It’s been an emotionally charged Black History Month. Black Americans are still reeling from the Tyre Nichols’ video release at the end of last month, depicting five cops brutally beating 29-year-old Nichols to death.
And while the sentencing of the white supremacist shooter in Buffalo will hopefully bring peace to the victims’ families, it’s also opened up old wounds and fears for many in the Black community. The onslaught of attacks on Black history from Republican lawmakers like Florida Governor Ron DeSantis certainly isn’t helping anything.
Amid this tumultuous moment, President Joe Biden announced on Thursday that he was signing an executive order “advancing racial equity.”

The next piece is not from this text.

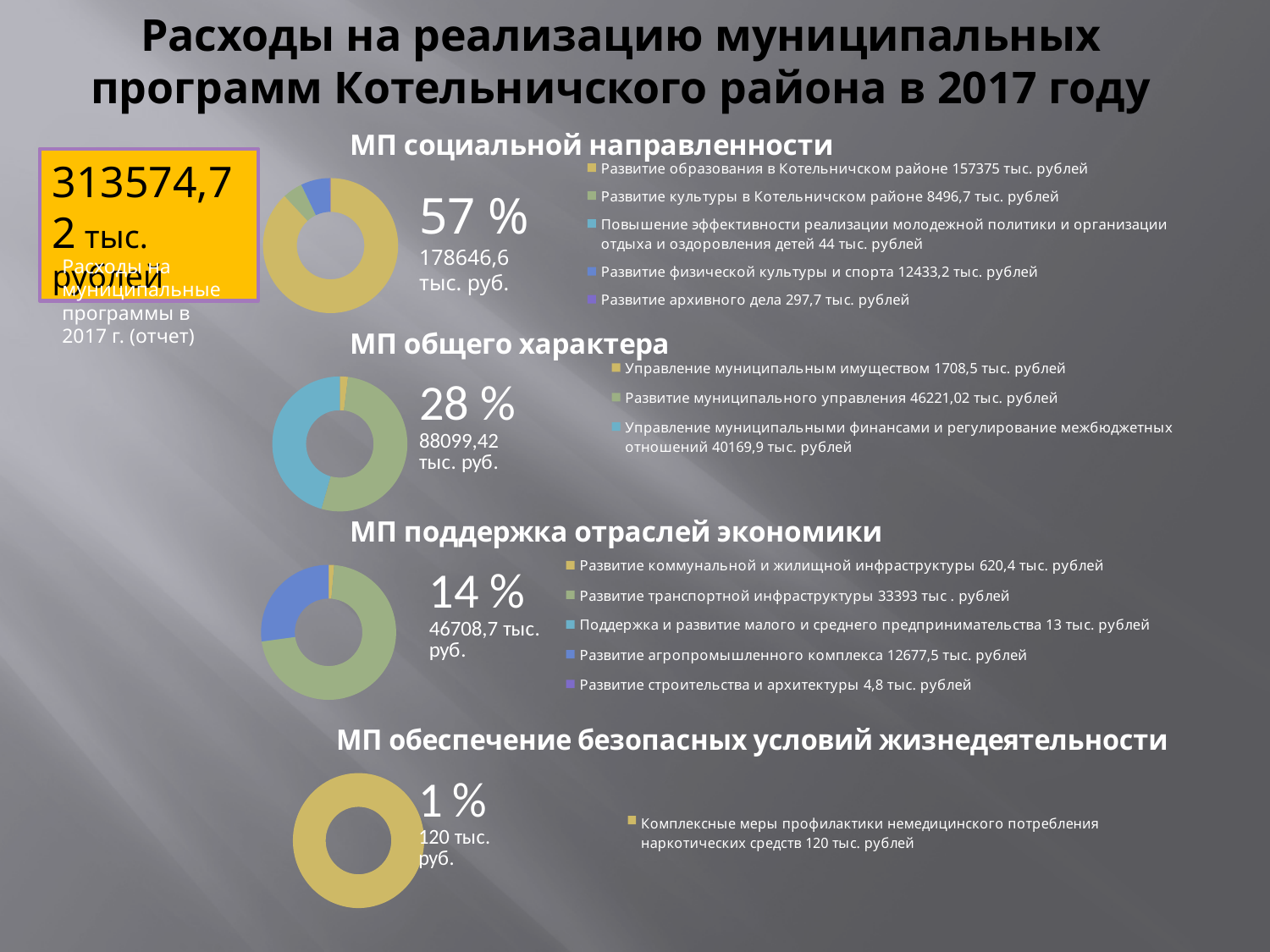
What kind of chart is used for "МП социальной направленности"? doughnut chart How many categories does the legend of the "МП обеспечение безопасных условий жизнедеятельности" chart list? 1 In the "МП поддержка отраслей экономики" chart, what is the value for "Развитие строительства и архитектуры"? 4,8 тыс. рублей In the "МП общего характера" chart, what is the difference between "Развитие муниципального управления" and "Управление муниципальными финансами и регулирование межбюджетных отношений"? 6051,12 тыс. рублей In the "МП общего характера" chart, which category has the highest value? Развитие муниципального управления In the "МП общего характера" chart, what is the value for "Развитие муниципального управления"? 46221,02 тыс. рублей What share of total expenditure does the "МП социальной направленности" chart show? 57 % In the "МП поддержка отраслей экономики" chart, which is larger: "Развитие транспортной инфраструктуры" or "Развитие агропромышленного комплекса"? Развитие транспортной инфраструктуры In the "МП социальной направленности" chart, what is the value for "Развитие образования в Котельничском районе"? 157375 тыс. рублей In the "МП социальной направленности" chart, how many categories does the legend list? 5 What total amount is shown next to the "МП поддержка отраслей экономики" chart? 46708,7 тыс. руб. In the "МП социальной направленности" chart, which category has the lowest value? Повышение эффективности реализации молодежной политики и организации отдыха и оздоровления детей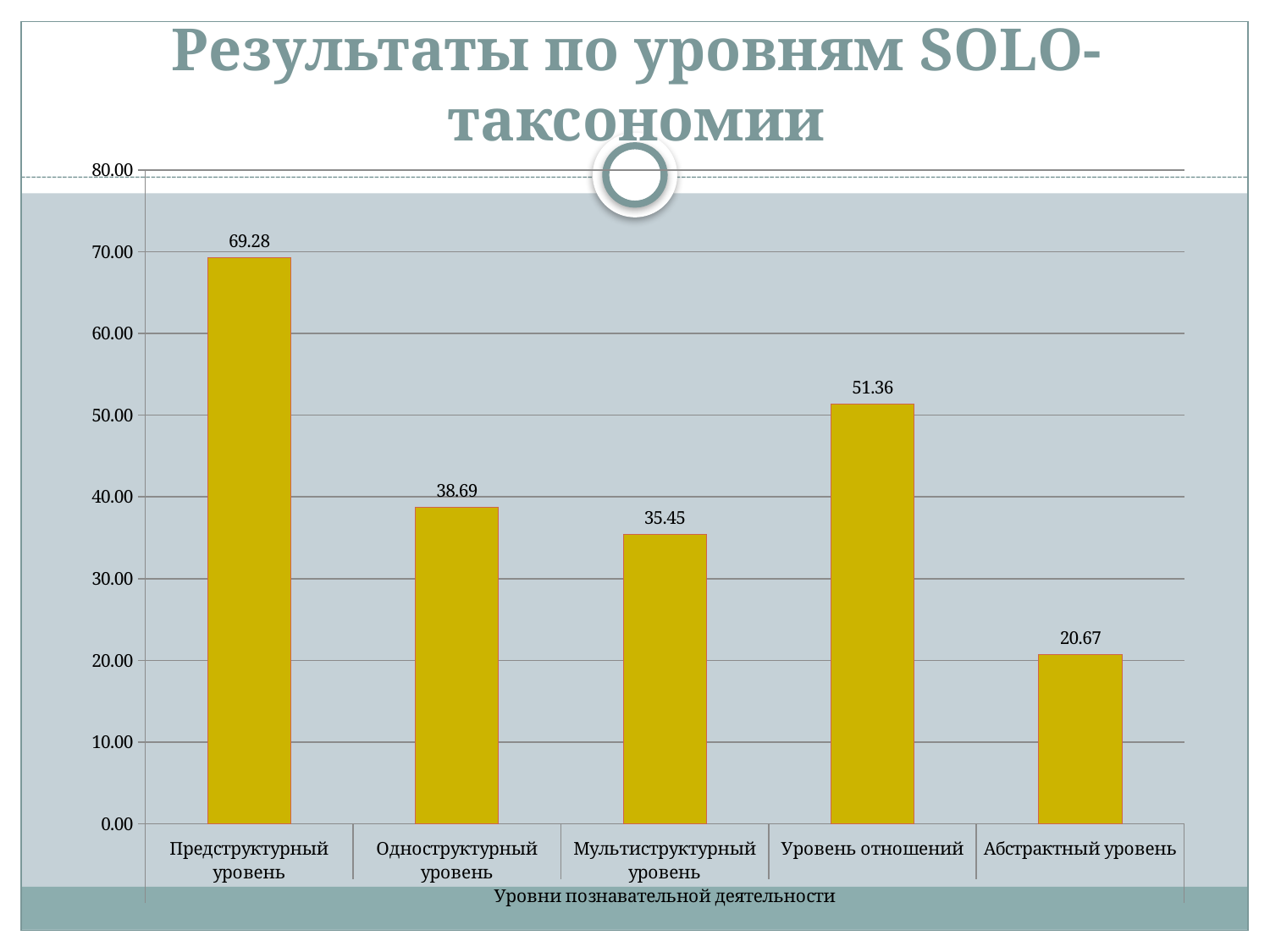
What kind of chart is shown on the slide? bar chart What is the difference between the values for Одноструктурный уровень and Мультиструктурный уровень? 3.24 Is the value for Мультиструктурный уровень greater or less than 40.00? less What is the value for Абстрактный уровень? 20.67 Which category has the lowest value? Абстрактный уровень What is the value for Уровень отношений? 51.36 How many categories are shown on the x axis? 5 What is the value for Предструктурный уровень? 69.28 What is the x-axis title of the chart? Уровни познавательной деятельности What is the difference between the values for Предструктурный уровень and Абстрактный уровень? 48.61 Which category has the highest value? Предструктурный уровень Which is larger, the value for Уровень отношений or the value for Одноструктурный уровень? Уровень отношений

“By advancing equity, the Federal Government can support and empower all Americans, including the many communities in America that have been underserved, discriminated against, and adversely affected by persistent poverty and inequality,” wrote Biden in the Executive Order. “We can also deliver resources and benefits equitably to the people of the United States and rebuild trust in Government.”
What Does Biden’s New Executive Order Do?
On its face, advancing racial equity is a noble goal. But what does Biden’s executive order actually do to achieve it?
For starters, the executive order doubles down on existing goals of rooting out discrimination in employment, housing, education, and voting rights, as well as a host of other sectors.
The executive order also lays out some new policies. It creates a new “Agency Equity Team” within federal agencies. The teams are required to “coordinate the implementation of equity initiatives and ensure that their respective agencies are delivering equitable outcomes for the American people.”
In addition to the agency equity teams, the White House will create a new White House Steering Committee on Equity.
Transparency is a huge part of Biden’s new equity strategy. The executive order requires government agencies to increase their communication with “underserved communities” by proactively reaching out in culturally and linguistically appropriate ways.
For folks who run businesses, there’s also something for you in the order. The order cements an increase in federal funds to small and “disadvantaged” businesses.
What Has Biden Done For Black Americans So Far?
This executive order isn’t Biden’s first initiative targeting Black Americans and other minority groups. In January, The Root reached out to political experts to figure out how Black Americans have faired during the Biden administration.
Black political experts pointed to Biden’s nomination of 25 Black judges to the federal court, the confirmation of Justice Ketanji Brown Jackson, making Kamala Harris his VP, and his efforts on student debt relief, as signs Biden was making good on his promise to Black Americans.
“The soul of the Biden administration is Black, Black, and female,” David Dixon, a Political Science Professor at Howard University, told The Root. “The energy in the Biden-Harris administration is being directed back to his Black constituents.”
At the same time, experts pointed out the high inflation rates, which have disproportionately impacted Black Americans, as signs, among other failed policy goals, that he still has a ways to go.
How Will Biden’s Executive Order Play Out?
Biden’s executive order has been in place for roughly 24 hours. So it’s a little too soon to start analyzing results.
But as we wade through the rest of 2023, it’ll be worth keeping a very close eye on this new commitment to engaging with marginalized communities and whether our voices are better represented in this second half of Biden’s term.